Information shown:
·····
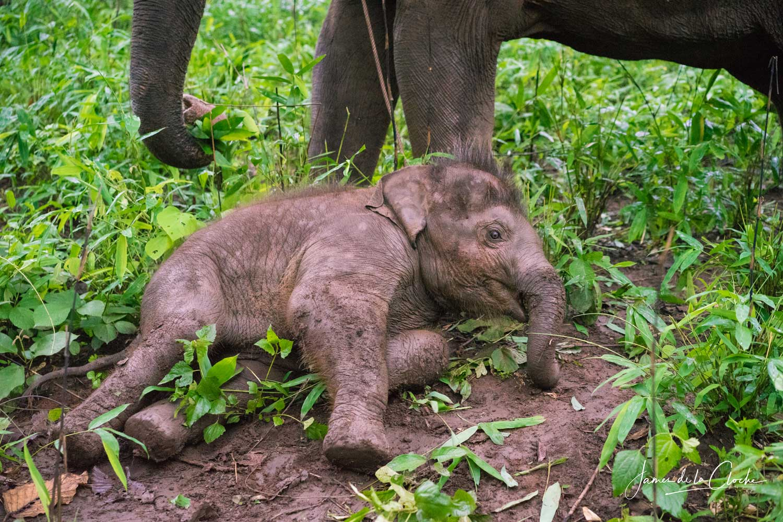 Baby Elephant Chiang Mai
·····
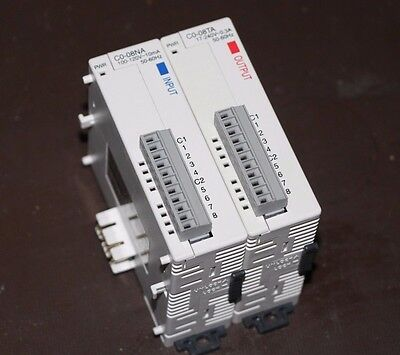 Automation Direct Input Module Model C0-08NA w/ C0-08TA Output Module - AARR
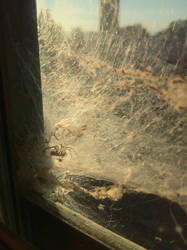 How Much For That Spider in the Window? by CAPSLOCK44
·····
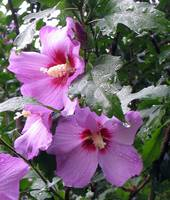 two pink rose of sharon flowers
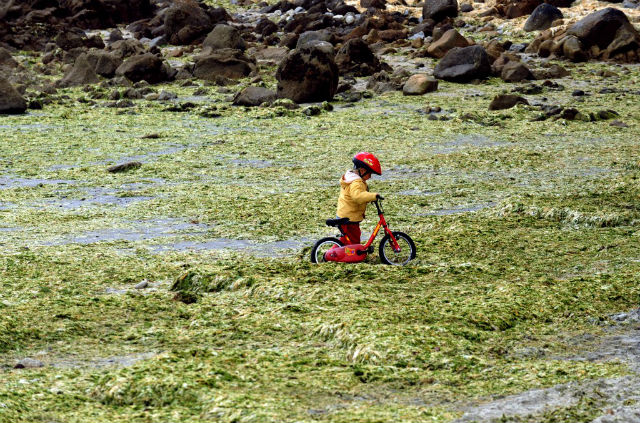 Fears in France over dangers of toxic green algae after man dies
·····
Instructions for the task: Using the records above, print exactly the lines between the ones containing "Automation Direct Input" and "How Much For", inclusive, and nothing else; no pictures.

Exercise solution:
 Automation Direct Input Module Model C0-08NA w/ C0-08TA Output Module - AARR
 How Much For That Spider in the Window? by CAPSLOCK44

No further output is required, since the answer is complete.